_WORK TO COMPLETE_: Copy out the listing below word for word, keeping every line.

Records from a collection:
════════════════════

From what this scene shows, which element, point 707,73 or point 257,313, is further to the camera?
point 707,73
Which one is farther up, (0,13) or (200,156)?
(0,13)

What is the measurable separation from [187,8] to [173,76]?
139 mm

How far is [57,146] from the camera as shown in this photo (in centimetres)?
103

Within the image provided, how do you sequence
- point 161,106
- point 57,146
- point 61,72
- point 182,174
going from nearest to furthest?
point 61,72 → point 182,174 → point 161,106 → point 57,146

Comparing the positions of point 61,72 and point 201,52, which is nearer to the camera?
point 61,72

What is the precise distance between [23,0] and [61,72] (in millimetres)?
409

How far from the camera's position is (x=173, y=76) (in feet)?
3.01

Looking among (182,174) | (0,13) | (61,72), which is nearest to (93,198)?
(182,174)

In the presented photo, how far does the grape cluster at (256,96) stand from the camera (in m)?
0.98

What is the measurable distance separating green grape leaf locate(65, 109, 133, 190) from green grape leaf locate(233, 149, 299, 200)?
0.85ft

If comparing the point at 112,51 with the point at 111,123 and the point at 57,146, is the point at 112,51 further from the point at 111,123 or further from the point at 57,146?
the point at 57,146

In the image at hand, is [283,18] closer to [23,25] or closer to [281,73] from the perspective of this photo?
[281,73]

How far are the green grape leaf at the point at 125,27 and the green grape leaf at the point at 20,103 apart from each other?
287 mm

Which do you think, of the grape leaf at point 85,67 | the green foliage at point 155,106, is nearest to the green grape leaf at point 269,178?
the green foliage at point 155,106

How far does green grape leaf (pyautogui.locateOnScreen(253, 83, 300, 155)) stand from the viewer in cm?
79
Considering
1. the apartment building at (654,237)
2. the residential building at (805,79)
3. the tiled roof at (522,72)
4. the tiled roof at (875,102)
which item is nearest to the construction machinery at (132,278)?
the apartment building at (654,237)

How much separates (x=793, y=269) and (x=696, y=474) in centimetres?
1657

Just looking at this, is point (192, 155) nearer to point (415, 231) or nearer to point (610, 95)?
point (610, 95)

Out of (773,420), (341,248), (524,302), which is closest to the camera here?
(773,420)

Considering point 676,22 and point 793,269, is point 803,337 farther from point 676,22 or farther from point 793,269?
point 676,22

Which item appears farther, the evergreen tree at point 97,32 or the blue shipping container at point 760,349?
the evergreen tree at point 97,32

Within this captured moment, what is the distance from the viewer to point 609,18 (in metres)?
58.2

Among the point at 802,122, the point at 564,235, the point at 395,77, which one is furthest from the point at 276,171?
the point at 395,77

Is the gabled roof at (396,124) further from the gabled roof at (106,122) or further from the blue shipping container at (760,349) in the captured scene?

════════════════════

_SOLUTION TO THIS EXERCISE_:
From what this scene shows, which element, point 707,73 or point 257,313, is further to the camera?
point 707,73
Which one is farther up, (0,13) or (200,156)?
(0,13)

What is the measurable separation from [187,8] to [173,76]?
139 mm

How far is [57,146] from the camera as shown in this photo (in centimetres)?
103

Within the image provided, how do you sequence
- point 161,106
- point 57,146
- point 61,72
- point 182,174
going from nearest to furthest?
point 61,72 → point 182,174 → point 161,106 → point 57,146

Comparing the positions of point 61,72 and point 201,52, which is nearer to the camera?
point 61,72

What is the precise distance between [23,0] and [61,72] (in millimetres)?
409

How far from the camera's position is (x=173, y=76) (in feet)?
3.01

Looking among (182,174) | (0,13) | (61,72), which is nearest to (93,198)?
(182,174)

In the presented photo, how far does the grape cluster at (256,96) stand from the camera (in m)?
0.98

What is the measurable distance separating green grape leaf locate(65, 109, 133, 190) from green grape leaf locate(233, 149, 299, 200)?
0.85ft

If comparing the point at 112,51 with the point at 111,123 and the point at 57,146, is the point at 112,51 further from the point at 111,123 or further from the point at 57,146?
the point at 57,146

In the image at hand, is [283,18] closer to [23,25] or closer to [281,73] from the perspective of this photo?
[281,73]

How far are the green grape leaf at the point at 125,27 and the green grape leaf at the point at 20,103 apart from each other?
287 mm

Which do you think, of the grape leaf at point 85,67 | the green foliage at point 155,106, is nearest to the green grape leaf at point 269,178?
the green foliage at point 155,106

How far does green grape leaf (pyautogui.locateOnScreen(253, 83, 300, 155)) stand from the viewer in cm?
79
Considering
1. the apartment building at (654,237)
2. the residential building at (805,79)
3. the tiled roof at (522,72)
4. the tiled roof at (875,102)
which item is nearest to the construction machinery at (132,278)?
the apartment building at (654,237)

How much separates (x=793, y=269) and (x=696, y=474) in centimetres?
1657

Just looking at this, is point (192, 155) nearer to point (415, 231) or nearer to point (610, 95)?
point (610, 95)

Out of (773,420), (341,248), (524,302), which is closest to the camera here?
(773,420)

Considering point 676,22 and point 793,269, is point 803,337 farther from point 676,22 or farther from point 793,269?
point 676,22

Which item appears farther, the evergreen tree at point 97,32 or the blue shipping container at point 760,349?
the evergreen tree at point 97,32

Within this captured moment, what is the distance from the viewer to point 609,18 (in metres)?
58.2

Among the point at 802,122, the point at 564,235, the point at 395,77, which one is furthest from the point at 276,171?
the point at 395,77

Is the gabled roof at (396,124) further from the gabled roof at (106,122) or further from the blue shipping container at (760,349) in the captured scene?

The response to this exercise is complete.